Rewrite the material with every "value" changed to "figure", leaving everything else unchanged.
━━━━━ STUDY MATERIAL
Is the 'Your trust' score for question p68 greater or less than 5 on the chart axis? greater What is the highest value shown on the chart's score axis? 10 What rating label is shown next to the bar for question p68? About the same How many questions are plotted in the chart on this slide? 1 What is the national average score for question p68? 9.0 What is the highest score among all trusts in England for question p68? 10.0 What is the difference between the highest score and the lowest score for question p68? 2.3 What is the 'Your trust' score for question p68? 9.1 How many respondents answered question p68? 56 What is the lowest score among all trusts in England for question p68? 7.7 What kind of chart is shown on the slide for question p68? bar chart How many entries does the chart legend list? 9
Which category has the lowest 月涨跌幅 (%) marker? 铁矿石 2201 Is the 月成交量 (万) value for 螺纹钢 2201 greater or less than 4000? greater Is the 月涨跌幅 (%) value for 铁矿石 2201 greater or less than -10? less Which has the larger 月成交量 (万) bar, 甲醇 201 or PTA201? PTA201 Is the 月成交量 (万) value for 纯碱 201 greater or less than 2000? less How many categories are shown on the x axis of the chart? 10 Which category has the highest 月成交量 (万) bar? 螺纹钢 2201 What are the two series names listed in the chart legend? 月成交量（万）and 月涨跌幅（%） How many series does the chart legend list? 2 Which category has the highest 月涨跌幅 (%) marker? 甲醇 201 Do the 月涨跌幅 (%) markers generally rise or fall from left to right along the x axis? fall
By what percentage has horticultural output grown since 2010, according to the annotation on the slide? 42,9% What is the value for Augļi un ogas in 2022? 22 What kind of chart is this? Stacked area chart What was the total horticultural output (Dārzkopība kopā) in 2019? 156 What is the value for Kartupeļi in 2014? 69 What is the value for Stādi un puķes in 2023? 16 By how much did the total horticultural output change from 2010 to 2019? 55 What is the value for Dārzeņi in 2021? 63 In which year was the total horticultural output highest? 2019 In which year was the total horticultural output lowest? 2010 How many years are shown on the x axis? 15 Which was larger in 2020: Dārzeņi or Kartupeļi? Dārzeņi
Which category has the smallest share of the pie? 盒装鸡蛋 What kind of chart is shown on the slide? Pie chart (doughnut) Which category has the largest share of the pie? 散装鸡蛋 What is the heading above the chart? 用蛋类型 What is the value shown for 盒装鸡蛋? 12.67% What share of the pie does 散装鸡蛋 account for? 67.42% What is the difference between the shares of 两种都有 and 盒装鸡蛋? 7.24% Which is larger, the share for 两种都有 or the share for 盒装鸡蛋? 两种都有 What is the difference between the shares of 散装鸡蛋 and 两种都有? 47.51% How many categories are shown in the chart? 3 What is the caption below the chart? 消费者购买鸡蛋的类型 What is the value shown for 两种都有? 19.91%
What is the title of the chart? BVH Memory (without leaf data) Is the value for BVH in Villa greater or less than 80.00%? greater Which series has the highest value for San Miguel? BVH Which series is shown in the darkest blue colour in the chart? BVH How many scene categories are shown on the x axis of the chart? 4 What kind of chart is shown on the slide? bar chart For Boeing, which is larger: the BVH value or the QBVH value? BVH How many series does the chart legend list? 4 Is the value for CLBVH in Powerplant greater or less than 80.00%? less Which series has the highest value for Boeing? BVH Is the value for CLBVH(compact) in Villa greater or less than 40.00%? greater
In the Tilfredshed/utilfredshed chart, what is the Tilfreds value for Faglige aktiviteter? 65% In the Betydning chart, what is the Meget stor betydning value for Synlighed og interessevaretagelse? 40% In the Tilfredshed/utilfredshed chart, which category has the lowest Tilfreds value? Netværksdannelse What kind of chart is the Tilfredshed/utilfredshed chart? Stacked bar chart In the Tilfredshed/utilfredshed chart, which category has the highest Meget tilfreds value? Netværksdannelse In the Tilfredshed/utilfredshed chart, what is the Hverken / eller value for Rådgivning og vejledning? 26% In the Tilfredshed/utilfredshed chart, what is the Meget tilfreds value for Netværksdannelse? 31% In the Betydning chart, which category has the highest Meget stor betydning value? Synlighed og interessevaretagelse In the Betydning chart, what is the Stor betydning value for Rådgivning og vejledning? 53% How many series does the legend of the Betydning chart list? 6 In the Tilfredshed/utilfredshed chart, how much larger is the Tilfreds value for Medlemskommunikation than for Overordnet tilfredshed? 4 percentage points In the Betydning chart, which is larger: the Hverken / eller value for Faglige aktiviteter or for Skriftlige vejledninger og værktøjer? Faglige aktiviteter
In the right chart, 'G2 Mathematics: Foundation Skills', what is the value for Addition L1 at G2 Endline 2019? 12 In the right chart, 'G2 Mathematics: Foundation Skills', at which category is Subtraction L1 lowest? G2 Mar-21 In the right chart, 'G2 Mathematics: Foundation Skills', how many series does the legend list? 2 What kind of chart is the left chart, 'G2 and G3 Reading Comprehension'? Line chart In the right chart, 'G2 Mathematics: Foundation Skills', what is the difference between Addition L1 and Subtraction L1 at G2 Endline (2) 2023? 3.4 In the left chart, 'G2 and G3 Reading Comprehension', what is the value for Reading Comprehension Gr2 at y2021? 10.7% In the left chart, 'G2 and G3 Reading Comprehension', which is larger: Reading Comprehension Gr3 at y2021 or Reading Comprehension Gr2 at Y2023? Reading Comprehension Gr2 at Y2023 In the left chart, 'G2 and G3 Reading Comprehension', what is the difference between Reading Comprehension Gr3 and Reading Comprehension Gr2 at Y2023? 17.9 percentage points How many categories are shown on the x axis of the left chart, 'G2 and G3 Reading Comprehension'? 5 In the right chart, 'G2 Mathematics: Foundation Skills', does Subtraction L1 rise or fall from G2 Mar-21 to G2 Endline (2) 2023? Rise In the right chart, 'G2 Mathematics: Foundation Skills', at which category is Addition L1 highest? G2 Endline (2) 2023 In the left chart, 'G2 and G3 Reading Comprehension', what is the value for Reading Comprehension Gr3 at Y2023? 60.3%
━━━━━━━━━━
ANSWER TO THIS EXERCISE
Is the 'Your trust' score for question p68 greater or less than 5 on the chart axis? greater What is the highest figure shown on the chart's score axis? 10 What rating label is shown next to the bar for question p68? About the same How many questions are plotted in the chart on this slide? 1 What is the national average score for question p68? 9.0 What is the highest score among all trusts in England for question p68? 10.0 What is the difference between the highest score and the lowest score for question p68? 2.3 What is the 'Your trust' score for question p68? 9.1 How many respondents answered question p68? 56 What is the lowest score among all trusts in England for question p68? 7.7 What kind of chart is shown on the slide for question p68? bar chart How many entries does the chart legend list? 9
Which category has the lowest 月涨跌幅 (%) marker? 铁矿石 2201 Is the 月成交量 (万) figure for 螺纹钢 2201 greater or less than 4000? greater Is the 月涨跌幅 (%) figure for 铁矿石 2201 greater or less than -10? less Which has the larger 月成交量 (万) bar, 甲醇 201 or PTA201? PTA201 Is the 月成交量 (万) figure for 纯碱 201 greater or less than 2000? less How many categories are shown on the x axis of the chart? 10 Which category has the highest 月成交量 (万) bar? 螺纹钢 2201 What are the two series names listed in the chart legend? 月成交量（万）and 月涨跌幅（%） How many series does the chart legend list? 2 Which category has the highest 月涨跌幅 (%) marker? 甲醇 201 Do the 月涨跌幅 (%) markers generally rise or fall from left to right along the x axis? fall
By what percentage has horticultural output grown since 2010, according to the annotation on the slide? 42,9% What is the figure for Augļi un ogas in 2022? 22 What kind of chart is this? Stacked area chart What was the total horticultural output (Dārzkopība kopā) in 2019? 156 What is the figure for Kartupeļi in 2014? 69 What is the figure for Stādi un puķes in 2023? 16 By how much did the total horticultural output change from 2010 to 2019? 55 What is the figure for Dārzeņi in 2021? 63 In which year was the total horticultural output highest? 2019 In which year was the total horticultural output lowest? 2010 How many years are shown on the x axis? 15 Which was larger in 2020: Dārzeņi or Kartupeļi? Dārzeņi
Which category has the smallest share of the pie? 盒装鸡蛋 What kind of chart is shown on the slide? Pie chart (doughnut) Which category has the largest share of the pie? 散装鸡蛋 What is the heading above the chart? 用蛋类型 What is the figure shown for 盒装鸡蛋? 12.67% What share of the pie does 散装鸡蛋 account for? 67.42% What is the difference between the shares of 两种都有 and 盒装鸡蛋? 7.24% Which is larger, the share for 两种都有 or the share for 盒装鸡蛋? 两种都有 What is the difference between the shares of 散装鸡蛋 and 两种都有? 47.51% How many categories are shown in the chart? 3 What is the caption below the chart? 消费者购买鸡蛋的类型 What is the figure shown for 两种都有? 19.91%
What is the title of the chart? BVH Memory (without leaf data) Is the figure for BVH in Villa greater or less than 80.00%? greater Which series has the highest figure for San Miguel? BVH Which series is shown in the darkest blue colour in the chart? BVH How many scene categories are shown on the x axis of the chart? 4 What kind of chart is shown on the slide? bar chart For Boeing, which is larger: the BVH figure or the QBVH figure? BVH How many series does the chart legend list? 4 Is the figure for CLBVH in Powerplant greater or less than 80.00%? less Which series has the highest figure for Boeing? BVH Is the figure for CLBVH(compact) in Villa greater or less than 40.00%? greater
In the Tilfredshed/utilfredshed chart, what is the Tilfreds figure for Faglige aktiviteter? 65% In the Betydning chart, what is the Meget stor betydning figure for Synlighed og interessevaretagelse? 40% In the Tilfredshed/utilfredshed chart, which category has the lowest Tilfreds figure? Netværksdannelse What kind of chart is the Tilfredshed/utilfredshed chart? Stacked bar chart In the Tilfredshed/utilfredshed chart, which category has the highest Meget tilfreds figure? Netværksdannelse In the Tilfredshed/utilfredshed chart, what is the Hverken / eller figure for Rådgivning og vejledning? 26% In the Tilfredshed/utilfredshed chart, what is the Meget tilfreds figure for Netværksdannelse? 31% In the Betydning chart, which category has the highest Meget stor betydning figure? Synlighed og interessevaretagelse In the Betydning chart, what is the Stor betydning figure for Rådgivning og vejledning? 53% How many series does the legend of the Betydning chart list? 6 In the Tilfredshed/utilfredshed chart, how much larger is the Tilfreds figure for Medlemskommunikation than for Overordnet tilfredshed? 4 percentage points In the Betydning chart, which is larger: the Hverken / eller figure for Faglige aktiviteter or for Skriftlige vejledninger og værktøjer? Faglige aktiviteter
In the right chart, 'G2 Mathematics: Foundation Skills', what is the figure for Addition L1 at G2 Endline 2019? 12 In the right chart, 'G2 Mathematics: Foundation Skills', at which category is Subtraction L1 lowest? G2 Mar-21 In the right chart, 'G2 Mathematics: Foundation Skills', how many series does the legend list? 2 What kind of chart is the left chart, 'G2 and G3 Reading Comprehension'? Line chart In the right chart, 'G2 Mathematics: Foundation Skills', what is the difference between Addition L1 and Subtraction L1 at G2 Endline (2) 2023? 3.4 In the left chart, 'G2 and G3 Reading Comprehension', what is the figure for Reading Comprehension Gr2 at y2021? 10.7% In the left chart, 'G2 and G3 Reading Comprehension', which is larger: Reading Comprehension Gr3 at y2021 or Reading Comprehension Gr2 at Y2023? Reading Comprehension Gr2 at Y2023 In the left chart, 'G2 and G3 Reading Comprehension', what is the difference between Reading Comprehension Gr3 and Reading Comprehension Gr2 at Y2023? 17.9 percentage points How many categories are shown on the x axis of the left chart, 'G2 and G3 Reading Comprehension'? 5 In the right chart, 'G2 Mathematics: Foundation Skills', does Subtraction L1 rise or fall from G2 Mar-21 to G2 Endline (2) 2023? Rise In the right chart, 'G2 Mathematics: Foundation Skills', at which category is Addition L1 highest? G2 Endline (2) 2023 In the left chart, 'G2 and G3 Reading Comprehension', what is the figure for Reading Comprehension Gr3 at Y2023? 60.3%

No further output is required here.